Bug #1850639 “FloatingIP list bad performance” : Bugs : neutron

Lajos Katona (lajos-katona) on 2019-10-30

tags:	added: loadi
tags:	added: loadimpact removed: loadi

Revision history for this message

OpenStack Infra (hudson-openstack) wrote on 2019-10-31: Fix proposed to neutron (master)

#1

Fix proposed to branch: master
Review: https://review.opendev.org/692280

Changed in neutron:
assignee:	nobody → Oleg Bondarev (obondarev)
status:	New → In Progress

Revision history for this message

LIU Yulong (dragon889) wrote on 2019-10-31:

#2

It is used:
https://specs.openstack.org/openstack/neutron-specs/specs/liberty/external-dns-resolution.html
https://review.opendev.org/#/q/external-dns-resolution

Revision history for this message

LIU Yulong (dragon889) wrote on 2019-10-31:

#3

We have a stable/queens deployment, it has 1200+ floating ips, here is the result in neutron-server:
2019-10-31 18:49:33.157 725356 INFO neutron.wsgi [None req-d1625269-5142-4f98-973f-2ba0aebbc788 570ad5d4a77b48d49670d6d0ce5ba4be 0805323d5b8a4f68b791e621a6236bc7 - default default] 12.129.209.197 "GET /v2.0/floatingips HTTP/1.1" status: 200 len: 878126 time: 8.4739108

IMO, 8.47s+ is acceptable. The CLI shows a bit long time, IMO, the data transfer and resolving data structure is time-consuming. So I'd like to this is more like a client issue, openstackclient does not support pagination for floating ip list.

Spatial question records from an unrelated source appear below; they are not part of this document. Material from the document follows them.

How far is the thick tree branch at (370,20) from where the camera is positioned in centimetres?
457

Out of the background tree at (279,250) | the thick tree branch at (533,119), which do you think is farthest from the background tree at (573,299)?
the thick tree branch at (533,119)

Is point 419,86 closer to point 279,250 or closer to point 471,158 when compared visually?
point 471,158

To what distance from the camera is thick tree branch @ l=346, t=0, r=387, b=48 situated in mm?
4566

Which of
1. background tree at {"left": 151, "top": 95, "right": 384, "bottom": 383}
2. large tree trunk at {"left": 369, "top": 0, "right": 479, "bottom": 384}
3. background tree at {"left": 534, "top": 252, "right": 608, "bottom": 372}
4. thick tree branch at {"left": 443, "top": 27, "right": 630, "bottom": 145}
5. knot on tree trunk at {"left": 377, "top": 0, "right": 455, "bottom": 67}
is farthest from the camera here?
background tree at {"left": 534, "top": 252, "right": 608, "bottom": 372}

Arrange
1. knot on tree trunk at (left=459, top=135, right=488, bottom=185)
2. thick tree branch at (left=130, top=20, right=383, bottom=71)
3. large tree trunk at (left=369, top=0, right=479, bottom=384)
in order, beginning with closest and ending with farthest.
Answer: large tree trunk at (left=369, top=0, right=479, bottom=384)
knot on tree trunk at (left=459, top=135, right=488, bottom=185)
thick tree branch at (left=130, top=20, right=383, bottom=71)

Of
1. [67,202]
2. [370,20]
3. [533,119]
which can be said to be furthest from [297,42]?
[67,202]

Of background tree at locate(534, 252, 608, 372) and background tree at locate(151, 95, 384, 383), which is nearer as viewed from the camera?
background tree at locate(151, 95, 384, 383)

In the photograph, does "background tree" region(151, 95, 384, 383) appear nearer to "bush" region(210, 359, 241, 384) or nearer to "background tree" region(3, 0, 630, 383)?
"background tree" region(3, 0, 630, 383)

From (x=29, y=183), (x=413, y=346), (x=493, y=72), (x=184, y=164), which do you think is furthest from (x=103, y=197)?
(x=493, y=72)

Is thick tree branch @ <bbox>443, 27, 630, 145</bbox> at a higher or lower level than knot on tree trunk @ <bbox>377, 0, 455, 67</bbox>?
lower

# openstack help floating ip list
usage: openstack floating ip list [-h] [-f {csv,json,table,value,yaml}]
                                  [-c COLUMN] [--max-width <integer>]
                                  [--fit-width] [--print-empty] [--noindent]
                                  [--quote {all,minimal,none,nonnumeric}]
                                  [--sort-column SORT_COLUMN]
                                  [--network <network>] [--port <port>]
                                  [--fixed-ip-address <ip-address>] [--long]
                                  [--status <status>] [--project <project>]
                                  [--project-domain <project-domain>]
                                  [--router <router>]
                                  [--tags <tag>[,<tag>,...]]
                                  [--any-tags <tag>[,<tag>,...]]
                                  [--not-tags <tag>[,<tag>,...]]
                                  [--not-any-tags <tag>[,<tag>,...]]

This is the help text of openstack server list:
# openstack help server list
usage: openstack server list [-h] [-f {csv,json,table,value,yaml}] [-c COLUMN]
                             [--max-width <integer>] [--fit-width]
                             [--print-empty] [--noindent]
                             [--quote {all,minimal,none,nonnumeric}]
                             [--sort-column SORT_COLUMN]
                             [--reservation-id <reservation-id>]
                             [--ip <ip-address-regex>]
                             [--ip6 <ip-address-regex>] [--name <name-regex>]
                             [--instance-name <server-name>]
                             [--status <status>] [--flavor <flavor>]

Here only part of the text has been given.